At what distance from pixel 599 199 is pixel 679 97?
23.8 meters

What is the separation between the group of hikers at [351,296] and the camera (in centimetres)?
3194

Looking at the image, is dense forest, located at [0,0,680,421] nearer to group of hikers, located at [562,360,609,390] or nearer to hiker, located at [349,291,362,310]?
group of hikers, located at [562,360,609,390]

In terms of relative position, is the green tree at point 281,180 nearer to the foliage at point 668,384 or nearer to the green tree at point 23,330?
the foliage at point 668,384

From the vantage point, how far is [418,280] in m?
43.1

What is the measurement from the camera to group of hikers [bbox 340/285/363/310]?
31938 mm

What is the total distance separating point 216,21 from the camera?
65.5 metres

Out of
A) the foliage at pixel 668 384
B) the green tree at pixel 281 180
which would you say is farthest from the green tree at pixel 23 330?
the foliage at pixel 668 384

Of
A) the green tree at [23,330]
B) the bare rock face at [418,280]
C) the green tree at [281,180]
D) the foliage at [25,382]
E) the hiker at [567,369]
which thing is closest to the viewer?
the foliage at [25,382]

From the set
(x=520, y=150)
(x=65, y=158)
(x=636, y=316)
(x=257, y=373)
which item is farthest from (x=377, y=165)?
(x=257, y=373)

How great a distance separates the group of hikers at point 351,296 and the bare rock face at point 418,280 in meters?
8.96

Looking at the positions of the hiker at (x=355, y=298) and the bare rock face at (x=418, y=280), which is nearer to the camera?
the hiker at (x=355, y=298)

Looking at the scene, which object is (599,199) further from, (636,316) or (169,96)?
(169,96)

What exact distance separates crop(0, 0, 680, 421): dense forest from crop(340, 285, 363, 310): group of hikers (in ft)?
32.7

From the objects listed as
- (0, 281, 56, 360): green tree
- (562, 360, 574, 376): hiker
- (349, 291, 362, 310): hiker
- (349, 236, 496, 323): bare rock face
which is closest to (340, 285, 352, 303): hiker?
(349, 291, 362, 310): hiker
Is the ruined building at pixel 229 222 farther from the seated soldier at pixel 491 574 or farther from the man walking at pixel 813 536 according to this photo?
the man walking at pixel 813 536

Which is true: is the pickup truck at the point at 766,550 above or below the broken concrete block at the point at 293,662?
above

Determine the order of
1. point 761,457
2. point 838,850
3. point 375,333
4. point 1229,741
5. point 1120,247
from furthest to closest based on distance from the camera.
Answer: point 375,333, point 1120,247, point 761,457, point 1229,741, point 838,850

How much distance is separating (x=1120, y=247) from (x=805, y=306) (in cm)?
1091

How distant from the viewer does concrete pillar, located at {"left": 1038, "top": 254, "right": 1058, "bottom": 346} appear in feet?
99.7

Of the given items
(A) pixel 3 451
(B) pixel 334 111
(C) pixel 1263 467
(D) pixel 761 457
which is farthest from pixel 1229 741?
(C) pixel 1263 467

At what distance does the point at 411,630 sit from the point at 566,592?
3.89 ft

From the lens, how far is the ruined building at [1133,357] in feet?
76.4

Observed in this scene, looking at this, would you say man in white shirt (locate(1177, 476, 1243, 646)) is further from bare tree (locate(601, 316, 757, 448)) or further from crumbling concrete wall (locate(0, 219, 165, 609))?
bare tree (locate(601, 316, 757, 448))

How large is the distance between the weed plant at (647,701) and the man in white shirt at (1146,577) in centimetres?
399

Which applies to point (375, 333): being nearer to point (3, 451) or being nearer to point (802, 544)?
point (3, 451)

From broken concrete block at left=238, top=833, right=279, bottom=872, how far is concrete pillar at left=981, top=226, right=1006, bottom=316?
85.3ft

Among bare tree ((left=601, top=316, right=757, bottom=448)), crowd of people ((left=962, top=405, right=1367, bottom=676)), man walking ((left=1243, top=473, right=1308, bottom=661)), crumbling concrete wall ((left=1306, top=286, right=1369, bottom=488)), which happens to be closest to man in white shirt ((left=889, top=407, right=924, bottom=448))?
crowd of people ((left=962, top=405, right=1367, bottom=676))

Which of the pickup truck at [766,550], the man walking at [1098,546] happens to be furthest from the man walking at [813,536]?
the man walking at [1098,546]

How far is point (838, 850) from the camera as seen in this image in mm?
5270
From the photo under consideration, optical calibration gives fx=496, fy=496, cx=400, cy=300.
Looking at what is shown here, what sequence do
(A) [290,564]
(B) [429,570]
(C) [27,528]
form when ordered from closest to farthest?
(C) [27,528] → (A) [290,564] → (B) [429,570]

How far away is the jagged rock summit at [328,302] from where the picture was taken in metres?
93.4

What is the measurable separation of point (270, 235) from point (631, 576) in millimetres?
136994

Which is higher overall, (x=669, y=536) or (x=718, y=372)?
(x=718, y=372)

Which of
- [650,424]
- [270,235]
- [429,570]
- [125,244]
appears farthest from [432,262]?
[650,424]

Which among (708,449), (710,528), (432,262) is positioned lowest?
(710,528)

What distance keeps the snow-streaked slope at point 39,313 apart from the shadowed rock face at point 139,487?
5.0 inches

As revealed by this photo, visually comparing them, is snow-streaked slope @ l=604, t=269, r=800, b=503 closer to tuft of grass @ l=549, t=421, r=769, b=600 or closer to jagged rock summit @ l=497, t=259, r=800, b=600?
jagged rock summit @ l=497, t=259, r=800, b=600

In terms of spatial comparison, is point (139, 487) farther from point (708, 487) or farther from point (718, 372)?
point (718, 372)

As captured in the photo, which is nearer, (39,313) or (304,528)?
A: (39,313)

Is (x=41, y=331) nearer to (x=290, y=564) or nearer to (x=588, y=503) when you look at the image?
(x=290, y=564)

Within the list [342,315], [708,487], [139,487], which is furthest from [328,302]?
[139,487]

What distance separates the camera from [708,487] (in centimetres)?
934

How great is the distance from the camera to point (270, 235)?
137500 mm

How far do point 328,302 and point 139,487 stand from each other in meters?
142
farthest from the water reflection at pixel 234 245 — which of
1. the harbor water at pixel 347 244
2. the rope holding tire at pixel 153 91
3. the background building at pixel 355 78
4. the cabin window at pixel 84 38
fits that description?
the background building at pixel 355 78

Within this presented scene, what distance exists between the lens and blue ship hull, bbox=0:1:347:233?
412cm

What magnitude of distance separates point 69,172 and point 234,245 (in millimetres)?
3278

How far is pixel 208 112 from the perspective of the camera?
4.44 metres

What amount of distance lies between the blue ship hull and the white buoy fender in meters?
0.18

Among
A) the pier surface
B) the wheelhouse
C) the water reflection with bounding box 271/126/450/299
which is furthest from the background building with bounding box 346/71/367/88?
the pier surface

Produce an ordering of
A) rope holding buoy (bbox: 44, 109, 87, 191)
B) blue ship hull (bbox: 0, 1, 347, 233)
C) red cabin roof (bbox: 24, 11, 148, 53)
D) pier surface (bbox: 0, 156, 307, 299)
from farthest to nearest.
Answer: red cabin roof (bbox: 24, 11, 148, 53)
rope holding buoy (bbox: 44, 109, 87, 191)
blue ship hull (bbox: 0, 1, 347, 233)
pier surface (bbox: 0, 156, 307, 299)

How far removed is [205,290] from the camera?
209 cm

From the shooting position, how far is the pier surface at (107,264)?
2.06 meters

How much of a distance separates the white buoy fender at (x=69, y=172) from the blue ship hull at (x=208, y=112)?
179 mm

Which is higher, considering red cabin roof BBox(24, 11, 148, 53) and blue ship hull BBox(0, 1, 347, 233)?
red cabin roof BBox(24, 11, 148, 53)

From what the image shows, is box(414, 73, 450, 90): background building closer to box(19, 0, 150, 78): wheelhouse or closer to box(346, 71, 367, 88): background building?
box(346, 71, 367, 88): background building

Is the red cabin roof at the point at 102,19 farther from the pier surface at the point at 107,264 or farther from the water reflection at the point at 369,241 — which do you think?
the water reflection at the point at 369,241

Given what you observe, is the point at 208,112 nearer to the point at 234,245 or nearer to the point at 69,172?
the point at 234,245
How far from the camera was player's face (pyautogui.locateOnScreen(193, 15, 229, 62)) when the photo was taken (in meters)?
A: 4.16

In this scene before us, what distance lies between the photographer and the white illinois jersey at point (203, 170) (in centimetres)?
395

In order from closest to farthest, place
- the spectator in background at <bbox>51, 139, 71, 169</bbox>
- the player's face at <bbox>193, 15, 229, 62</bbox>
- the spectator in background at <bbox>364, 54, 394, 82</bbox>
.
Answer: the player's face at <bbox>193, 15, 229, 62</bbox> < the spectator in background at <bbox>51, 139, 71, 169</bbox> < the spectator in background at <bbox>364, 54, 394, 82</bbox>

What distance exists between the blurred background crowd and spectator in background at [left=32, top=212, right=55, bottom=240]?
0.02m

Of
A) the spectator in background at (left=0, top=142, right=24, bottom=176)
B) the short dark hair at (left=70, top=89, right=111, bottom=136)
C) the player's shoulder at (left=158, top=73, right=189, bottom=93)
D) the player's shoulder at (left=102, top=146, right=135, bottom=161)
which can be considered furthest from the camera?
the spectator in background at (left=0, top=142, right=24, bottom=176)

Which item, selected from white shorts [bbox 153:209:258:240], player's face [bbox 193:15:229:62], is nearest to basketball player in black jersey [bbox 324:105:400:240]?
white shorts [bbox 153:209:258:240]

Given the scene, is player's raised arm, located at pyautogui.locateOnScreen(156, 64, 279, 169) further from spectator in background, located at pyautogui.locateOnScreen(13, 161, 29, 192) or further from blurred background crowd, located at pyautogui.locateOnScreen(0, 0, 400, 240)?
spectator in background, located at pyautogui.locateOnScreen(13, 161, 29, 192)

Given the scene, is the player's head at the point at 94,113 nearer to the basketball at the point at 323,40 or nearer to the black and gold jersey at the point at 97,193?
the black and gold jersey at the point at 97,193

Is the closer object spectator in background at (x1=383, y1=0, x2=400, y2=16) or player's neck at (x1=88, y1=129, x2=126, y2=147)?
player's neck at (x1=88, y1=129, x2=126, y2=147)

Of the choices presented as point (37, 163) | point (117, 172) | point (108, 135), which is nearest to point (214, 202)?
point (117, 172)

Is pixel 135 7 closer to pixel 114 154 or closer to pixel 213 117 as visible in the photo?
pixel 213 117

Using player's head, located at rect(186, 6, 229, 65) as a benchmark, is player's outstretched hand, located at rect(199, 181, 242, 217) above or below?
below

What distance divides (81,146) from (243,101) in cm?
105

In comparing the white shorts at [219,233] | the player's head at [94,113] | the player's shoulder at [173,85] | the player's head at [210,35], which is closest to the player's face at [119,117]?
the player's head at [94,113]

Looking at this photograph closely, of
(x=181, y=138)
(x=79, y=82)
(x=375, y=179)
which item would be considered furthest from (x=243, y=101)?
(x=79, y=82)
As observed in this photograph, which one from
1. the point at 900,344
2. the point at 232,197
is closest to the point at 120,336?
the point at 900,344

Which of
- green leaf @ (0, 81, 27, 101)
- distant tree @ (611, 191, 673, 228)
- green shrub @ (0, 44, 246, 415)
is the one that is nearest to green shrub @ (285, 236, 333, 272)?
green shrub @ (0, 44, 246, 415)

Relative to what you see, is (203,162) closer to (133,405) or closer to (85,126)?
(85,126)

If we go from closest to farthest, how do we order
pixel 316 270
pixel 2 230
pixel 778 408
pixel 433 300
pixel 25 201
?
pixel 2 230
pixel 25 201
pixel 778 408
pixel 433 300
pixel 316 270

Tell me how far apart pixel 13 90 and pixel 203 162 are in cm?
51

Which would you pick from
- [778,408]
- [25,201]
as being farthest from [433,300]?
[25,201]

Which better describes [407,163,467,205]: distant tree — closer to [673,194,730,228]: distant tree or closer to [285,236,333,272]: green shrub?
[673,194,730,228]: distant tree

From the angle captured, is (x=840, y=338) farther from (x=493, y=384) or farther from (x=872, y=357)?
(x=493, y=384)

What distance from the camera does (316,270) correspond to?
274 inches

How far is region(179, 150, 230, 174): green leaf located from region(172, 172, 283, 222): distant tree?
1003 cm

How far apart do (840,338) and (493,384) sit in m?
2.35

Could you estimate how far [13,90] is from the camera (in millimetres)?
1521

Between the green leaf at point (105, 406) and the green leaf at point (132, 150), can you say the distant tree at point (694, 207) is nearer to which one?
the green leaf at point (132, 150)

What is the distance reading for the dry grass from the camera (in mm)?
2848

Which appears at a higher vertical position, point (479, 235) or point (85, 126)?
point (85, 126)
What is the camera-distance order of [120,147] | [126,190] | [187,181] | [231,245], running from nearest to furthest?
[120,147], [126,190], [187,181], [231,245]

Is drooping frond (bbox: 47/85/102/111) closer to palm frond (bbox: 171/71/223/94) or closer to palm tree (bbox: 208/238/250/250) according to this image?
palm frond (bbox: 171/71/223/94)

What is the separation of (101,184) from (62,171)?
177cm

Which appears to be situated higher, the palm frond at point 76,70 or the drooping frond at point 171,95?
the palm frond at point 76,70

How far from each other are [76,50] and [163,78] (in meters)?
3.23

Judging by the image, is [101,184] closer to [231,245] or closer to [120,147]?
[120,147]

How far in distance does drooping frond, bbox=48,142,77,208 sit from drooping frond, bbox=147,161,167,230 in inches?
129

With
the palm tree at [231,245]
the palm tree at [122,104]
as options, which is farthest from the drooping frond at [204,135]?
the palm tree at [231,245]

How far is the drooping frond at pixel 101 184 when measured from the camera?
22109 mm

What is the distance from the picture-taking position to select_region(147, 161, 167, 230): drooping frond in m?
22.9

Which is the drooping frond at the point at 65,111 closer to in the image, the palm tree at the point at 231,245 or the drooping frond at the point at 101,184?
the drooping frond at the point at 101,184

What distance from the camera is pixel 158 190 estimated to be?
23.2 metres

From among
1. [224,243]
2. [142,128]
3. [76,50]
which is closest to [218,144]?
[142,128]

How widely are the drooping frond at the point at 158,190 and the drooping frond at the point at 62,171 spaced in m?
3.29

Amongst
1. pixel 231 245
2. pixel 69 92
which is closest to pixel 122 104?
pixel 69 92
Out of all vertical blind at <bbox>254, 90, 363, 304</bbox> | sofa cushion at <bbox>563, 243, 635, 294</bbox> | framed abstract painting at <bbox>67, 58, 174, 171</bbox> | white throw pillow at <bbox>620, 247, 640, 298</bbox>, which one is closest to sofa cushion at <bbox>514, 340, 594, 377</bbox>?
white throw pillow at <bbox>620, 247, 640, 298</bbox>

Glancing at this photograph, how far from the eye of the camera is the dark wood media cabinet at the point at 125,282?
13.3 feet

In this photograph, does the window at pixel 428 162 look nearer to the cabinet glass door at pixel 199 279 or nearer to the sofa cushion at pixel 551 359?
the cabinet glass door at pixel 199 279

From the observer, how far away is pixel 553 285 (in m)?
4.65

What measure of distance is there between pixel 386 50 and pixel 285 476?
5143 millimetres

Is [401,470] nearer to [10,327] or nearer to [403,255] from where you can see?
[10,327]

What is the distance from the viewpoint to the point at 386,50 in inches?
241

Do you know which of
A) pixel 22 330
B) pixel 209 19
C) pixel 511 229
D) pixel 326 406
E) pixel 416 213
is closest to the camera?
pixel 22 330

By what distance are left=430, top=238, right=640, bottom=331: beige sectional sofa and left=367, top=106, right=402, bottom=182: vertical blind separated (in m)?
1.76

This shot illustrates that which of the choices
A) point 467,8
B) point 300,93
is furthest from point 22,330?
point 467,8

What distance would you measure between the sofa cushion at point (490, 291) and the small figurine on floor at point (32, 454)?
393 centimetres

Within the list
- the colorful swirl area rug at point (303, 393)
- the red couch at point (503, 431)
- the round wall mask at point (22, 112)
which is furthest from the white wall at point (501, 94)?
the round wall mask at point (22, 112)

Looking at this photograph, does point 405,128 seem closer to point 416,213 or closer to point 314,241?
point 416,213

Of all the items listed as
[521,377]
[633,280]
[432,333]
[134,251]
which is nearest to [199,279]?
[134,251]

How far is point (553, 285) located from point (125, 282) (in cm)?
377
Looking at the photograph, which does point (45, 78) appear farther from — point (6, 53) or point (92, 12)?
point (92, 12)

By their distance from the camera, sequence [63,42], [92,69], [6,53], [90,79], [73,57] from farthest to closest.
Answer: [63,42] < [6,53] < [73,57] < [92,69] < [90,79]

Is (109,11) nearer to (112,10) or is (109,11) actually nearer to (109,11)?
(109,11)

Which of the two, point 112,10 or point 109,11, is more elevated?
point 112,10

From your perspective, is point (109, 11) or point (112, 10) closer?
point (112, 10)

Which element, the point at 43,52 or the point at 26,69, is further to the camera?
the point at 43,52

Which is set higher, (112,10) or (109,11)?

^^^^^^^^

Turn the listing, starting at the line that contains "From the photo" and ending at the line that contains "A: (39,313)", into a Markdown table with a Row column for the line number and an Entry column for the line itself. Leave out blank lines.

## Result of this exercise:
| Row | Entry |
|---|---|
| 1 | From the photo under consideration, optical calibration gives fx=496, fy=496, cx=400, cy=300. |
| 2 | Looking at what is shown here, what sequence do |
| 3 | (A) [290,564] |
| 4 | (B) [429,570] |
| 5 | (C) [27,528] |
| 6 | form when ordered from closest to farthest? |
| 7 | (C) [27,528] → (A) [290,564] → (B) [429,570] |
| 8 | How far away is the jagged rock summit at [328,302] from where the picture was taken in metres? |
| 9 | 93.4 |
| 10 | What is the measurable separation of point (270, 235) from point (631, 576) in millimetres? |
| 11 | 136994 |
| 12 | Which is higher overall, (x=669, y=536) or (x=718, y=372)? |
| 13 | (x=718, y=372) |
| 14 | Which of |
| 15 | - [650,424] |
| 16 | - [270,235] |
| 17 | - [429,570] |
| 18 | - [125,244] |
| 19 | appears farthest from [432,262]? |
| 20 | [650,424] |
| 21 | Which among (708,449), (710,528), (432,262) is positioned lowest? |
| 22 | (710,528) |
| 23 | What distance keeps the snow-streaked slope at point 39,313 apart from the shadowed rock face at point 139,487? |
| 24 | 5.0 inches |
| 25 | As revealed by this photo, visually comparing them, is snow-streaked slope @ l=604, t=269, r=800, b=503 closer to tuft of grass @ l=549, t=421, r=769, b=600 or closer to jagged rock summit @ l=497, t=259, r=800, b=600? |
| 26 | jagged rock summit @ l=497, t=259, r=800, b=600 |
| 27 | In terms of spatial comparison, is point (139, 487) farther from point (708, 487) or farther from point (718, 372)? |
| 28 | point (718, 372) |
| 29 | As captured in the photo, which is nearer, (39,313) or (304,528)? |
| 30 | A: (39,313) |